[[ EXCERPT TO READ, beginning ]]

CAIS Expects to Check in with Hotel Deals

CAIS Expects to Check in with Hotel Deals By Bob Starzynski Staff Writer An alliance with software giant Microsoft and others to install Internet capability in hotels should allow CAIS Internet to grow at a fast clip later this year. CAIS, a McLean, Va., subsidiary of Washington-based CGX Communications Inc., has 34 employees and posted around $5 million in revenue last year. But if Redmond, Wash.-based Microsoft Corp. and CAIS ha

CAIS Expects to Check in with Hotel Deals

By Bob Starzynski
Staff Writer

An alliance with software giant Microsoft and others to install Internet capability in hotels should allow CAIS Internet to grow at a fast clip later this year.

CAIS, a McLean, Va., subsidiary of Washington-based CGX Communications Inc., has 34 employees and posted around $5 million in revenue last year. But if Redmond, Wash.-based Microsoft Corp. and CAIS have their way with a new Internet solution for hotels, revenue at the Internet service provider will double this year, officials said.

The companies have teamed with 3Com Corp. of Santa Clara, Calif., Cyntergy Corp. of Gaithersburg, Md., and Atcom/ Info Inc. of San Diego, and currently have trial systems running in 10 hotels around the country.

Those trials end this summer and alliance officials expect the first major contract with a hotel chain to come around that time. If any of the major hotel chains bite, CAIS and its partners could come out winners.

Evans Anderson, vice president and general manager of CAIS

"I would like to see at least one major hotel implementing our technology chainwide this year," said Stan Julien, hospitality industry marketing manager for Microsoft. "That means putting the technology in several hundred hotels by the end of the year. And if one chain does it, there will be a domino effect."

[[ EXCERPT TO READ, end ]]
[[ INPUT DATA, beginning ]]

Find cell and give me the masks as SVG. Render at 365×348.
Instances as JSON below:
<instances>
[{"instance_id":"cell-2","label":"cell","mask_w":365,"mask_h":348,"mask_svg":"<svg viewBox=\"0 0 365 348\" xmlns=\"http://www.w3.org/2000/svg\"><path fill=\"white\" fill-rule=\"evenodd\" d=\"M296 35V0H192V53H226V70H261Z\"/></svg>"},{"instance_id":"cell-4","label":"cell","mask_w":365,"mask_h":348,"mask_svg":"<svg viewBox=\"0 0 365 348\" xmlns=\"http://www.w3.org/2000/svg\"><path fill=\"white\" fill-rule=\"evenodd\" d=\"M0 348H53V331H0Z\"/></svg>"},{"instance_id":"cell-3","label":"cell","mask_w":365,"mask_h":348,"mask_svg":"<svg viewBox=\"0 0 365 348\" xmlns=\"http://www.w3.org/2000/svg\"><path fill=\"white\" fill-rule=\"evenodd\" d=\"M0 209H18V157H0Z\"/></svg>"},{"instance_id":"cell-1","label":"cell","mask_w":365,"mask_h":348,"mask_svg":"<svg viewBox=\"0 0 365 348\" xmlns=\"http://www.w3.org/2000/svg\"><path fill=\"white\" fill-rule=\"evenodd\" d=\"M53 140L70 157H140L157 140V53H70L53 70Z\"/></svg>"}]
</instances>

[[ INPUT DATA, end ]]

> [APPLY WHAT YOU READ]:
1. Translate this sentence from the article on CAIS and hotel deals into Spanish: "An alliance with software giant Microsoft and others to install Internet capability in hotels should allow CAIS Internet to grow at a fast clip later this year."
2. Please pick up the article on CAIS and hotel deals after its last sentence and keep writing it.
The records have nothing to do with this.

> [RESULTS BY TASK]:
1. Una alianza con el gigante del software Microsoft y otras empresas para instalar acceso a Internet en hoteles debería permitir que CAIS Internet crezca a un ritmo acelerado más adelante este año.

2.
The companies are banking on the need of hotels to bring high-speed Internet access to each room without disturbing the existing telephone infrastructure. And this partnership touts itself as the low-cost provider.

"Depending on the complexity, we can wire a hotel for $200 to $300 a room," said Evans Anderson, vice president and general manager of CAIS.

Most hotels built before the Internet became popular were wired with phone lines under the assumption that the average phone call lasts three minutes, Anderson said. Now, guests are going to their rooms and dialing up the Internet on their laptop computers and tying up lines for 30 minutes or more. Hotels are having trouble giving guests enough communications lines, he said.

Competitors in this rewiring market, including large telecommunications companies and Internet service providers, are much more costly because they replace existing equipment in the hotels rather than merely expanding the capabilities of that equipment, Anderson said.

For CAIS, this project could be a major new niche in the highly competitive ISP world.

Ulysses Auger, son of legendary Washington restaurateur "Blac-kie" Auger, bought CAIS in 1996 and put it under the CGX umbrella along with Cleartel Communications, a network of pay telephones. To date, CAIS is most recognized as a provider's provider, supplying other small ISPs with wholesale Internet service.

Although CAIS now provides less than 20 percent of CGX's $29 million annual revenue, Anderson conservatively estimates that the subsidiary will at least double its revenue this year thanks to the new alliance.

In the hotel market, here is how the partnership works:

The system is centered around a Microsoft server-based local area network, which acts as the hub for Internet traffic into and out of a hotel.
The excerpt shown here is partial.